At the Huntington Beach, Calif., firm the Sommelier Co. — sommelier being a wine expert who conducts tastings — general manager Adam Edmonsond said the company has seen a surge in requests for live tastings. “For a whole year, all programs were virtual; now a reasonable percentage [about half] are in-person,” he said. “Companies are still being careful.”
Sommelier Co. is in 29 U.S. cities (if you regard California’s Orange County as a city), and another 18 foreign capitals.
“I have only had one or two companies tell me explicitly that they are having an in-person event in order to get employees back into the office, but I am sure many who are planning in-person ‘happy hour’ type events have that in mind,” Edmonsond said in an email. “I have had many express a sense of making up for lost time socializing with colleagues in person.”
This focus of companies on socialization and return to office is perhaps more acute in some areas than in others.
A report out in late October from VTS, a proptech firm that tracks office use and leasing interest, identified New York, Los Angeles and Chicago as “slightly more remote-friendly” than the U.S. overall, meaning they are slightly more dominated by jobs that can be done in places other than the workplace. San Francisco, San Jose, Washington and Boston were identified as the nation’s most remote-friendly cities — the first two hosting Silicon Valley, after all, and its spillover.

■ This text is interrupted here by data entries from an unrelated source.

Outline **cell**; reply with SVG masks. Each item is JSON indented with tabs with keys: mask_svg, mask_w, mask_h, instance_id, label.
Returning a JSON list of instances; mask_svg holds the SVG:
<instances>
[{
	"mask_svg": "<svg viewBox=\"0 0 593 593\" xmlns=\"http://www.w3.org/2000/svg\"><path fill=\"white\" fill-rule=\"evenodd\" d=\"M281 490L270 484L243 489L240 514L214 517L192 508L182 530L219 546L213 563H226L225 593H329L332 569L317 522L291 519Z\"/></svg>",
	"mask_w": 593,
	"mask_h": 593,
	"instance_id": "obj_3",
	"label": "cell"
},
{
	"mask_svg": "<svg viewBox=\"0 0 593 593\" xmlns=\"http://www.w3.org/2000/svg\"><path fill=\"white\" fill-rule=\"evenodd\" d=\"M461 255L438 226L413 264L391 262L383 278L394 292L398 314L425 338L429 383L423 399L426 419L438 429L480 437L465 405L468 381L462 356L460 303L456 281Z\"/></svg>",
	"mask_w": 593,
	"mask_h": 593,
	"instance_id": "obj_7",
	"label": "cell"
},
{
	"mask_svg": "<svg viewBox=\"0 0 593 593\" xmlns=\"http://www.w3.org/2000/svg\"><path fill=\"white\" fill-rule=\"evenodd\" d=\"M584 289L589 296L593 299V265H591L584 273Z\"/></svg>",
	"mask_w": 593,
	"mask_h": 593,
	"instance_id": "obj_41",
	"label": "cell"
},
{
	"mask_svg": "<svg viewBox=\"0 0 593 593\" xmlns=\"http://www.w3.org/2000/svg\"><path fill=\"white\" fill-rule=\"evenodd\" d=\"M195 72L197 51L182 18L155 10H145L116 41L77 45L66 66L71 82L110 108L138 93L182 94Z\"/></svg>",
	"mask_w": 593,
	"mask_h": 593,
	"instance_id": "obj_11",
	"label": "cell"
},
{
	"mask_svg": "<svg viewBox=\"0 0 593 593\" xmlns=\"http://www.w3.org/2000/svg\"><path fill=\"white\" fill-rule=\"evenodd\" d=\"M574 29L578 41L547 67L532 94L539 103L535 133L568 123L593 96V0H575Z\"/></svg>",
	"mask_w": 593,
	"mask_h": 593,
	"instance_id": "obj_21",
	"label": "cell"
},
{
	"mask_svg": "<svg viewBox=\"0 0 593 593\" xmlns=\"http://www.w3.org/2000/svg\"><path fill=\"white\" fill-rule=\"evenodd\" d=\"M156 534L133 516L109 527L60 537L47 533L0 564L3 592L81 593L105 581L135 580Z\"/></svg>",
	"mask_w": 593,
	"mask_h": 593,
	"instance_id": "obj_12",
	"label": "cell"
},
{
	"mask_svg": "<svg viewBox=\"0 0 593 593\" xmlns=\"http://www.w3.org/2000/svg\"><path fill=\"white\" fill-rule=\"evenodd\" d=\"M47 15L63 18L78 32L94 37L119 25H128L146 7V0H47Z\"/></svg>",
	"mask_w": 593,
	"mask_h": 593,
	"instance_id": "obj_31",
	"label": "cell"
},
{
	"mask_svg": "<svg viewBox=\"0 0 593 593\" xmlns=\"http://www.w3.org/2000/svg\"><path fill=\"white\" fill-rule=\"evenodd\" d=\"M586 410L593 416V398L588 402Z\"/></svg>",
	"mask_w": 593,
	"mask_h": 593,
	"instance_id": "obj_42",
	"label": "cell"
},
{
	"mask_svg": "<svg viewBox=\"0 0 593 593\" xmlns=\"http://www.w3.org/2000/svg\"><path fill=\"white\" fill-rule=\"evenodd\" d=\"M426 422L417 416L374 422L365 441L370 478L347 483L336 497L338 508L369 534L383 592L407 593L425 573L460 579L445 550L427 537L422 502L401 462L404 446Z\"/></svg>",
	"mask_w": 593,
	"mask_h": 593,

Anecdotally, VTS staff have seen a phenomenon called “bursts,” in which managers arrange for staff members to all come in on the same day “to create an environment with energy in the office,” Ryan Masiello, VTS’ co-founder and chief strategy officer, said over email.
Might karaoke generate that energy? In some cases, yes. The singalong setup is just one of the perks companies have been using to entice staff back to the office, said Rebecca Humphrey, head of the North American workplace strategy group for Savills, a real estate services firm whose North American unit concentrates on tenant representation. She said that Savills finds that corporate executives are just as committed to maximizing the use of their offices as landlords are.
“There certainly is a conversation around amenities right now,” she said. “It’s been around for a while, but COVID lit a fire around that conversation.”